От неожиданности — сильва-марица! — утеряв управление, он прищемляет калиточной петлей палец. Резкую боль даже перетерпеть некогда, и, не отрываясь от заголившейся Дурочки, он сует его в рот обсасывать. Прищемилось, где ноготь. На ногтях у него белые метинки. Это потому что — счастливый. «Ёдом надо!» — наверняка сообразила бы его быстрая голова, когда б не девка с задранным подолом.

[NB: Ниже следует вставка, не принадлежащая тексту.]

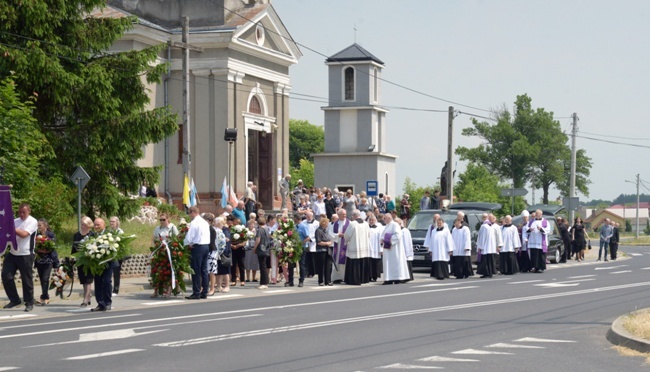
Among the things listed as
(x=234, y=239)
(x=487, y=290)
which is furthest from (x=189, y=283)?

— Вот! Почему внизу ничего? Блдыл! Почему пусто! Что же я тогда видела своими глупыми глазами? Где оно у меня? — словно бы сетует божевольная девка, помня торчащий меж штакетин дядькин срам, и мается своей дурью, и всхлипывает, и торопится сказать: «Блдыл!»
С соседского двора доносится невоспроизводимый на письме хриплый непристойный выдох… Там же дядька!..
Что? Кто? Атас!.. И герой наш, толком ничего не разглядев и не насмотревшись, уносит ноги! Помешали! И порфель забыл. Порфель? — сколько их забыто или куда-то затырено пацанами того времени…
Новое место, на котором он очутился, тоже серое, тоже с мокрыми прутьями в висячих каплях, но зато самое что ни на есть пригодное для скрытного общения с удивительным нашим органом. Сперва для разглядывания, а потом для неведомого пока свершения, в чем наставляет его одноклассник Сердюгин, облегчающийся от телесных веществ в печку. Сердюгина заморочивало плясание печного пламени, но ему сердюгинская наука пока что не давалась.
Из потертых петель высвобождаются пальтовые приблудные пуговицы, подхватываются полы, и не без сложностей вытаскивается главная докука жизни. Раньше надо было! И Дурочке показать, раз она волосянку выставила. Но куда же у них втыкаются? Ничего же не видать было?
Пустая местность, как сказано, к предосудительному одиночеству располагает. Задворочный пейзаж напрягся. Плоть, повелительно вовлекает в совсем уж нестерпимое хотение. Мокрый валенок на огородной палке раззявился. Обе собаки свесили красные языки и вот-вот плюнут.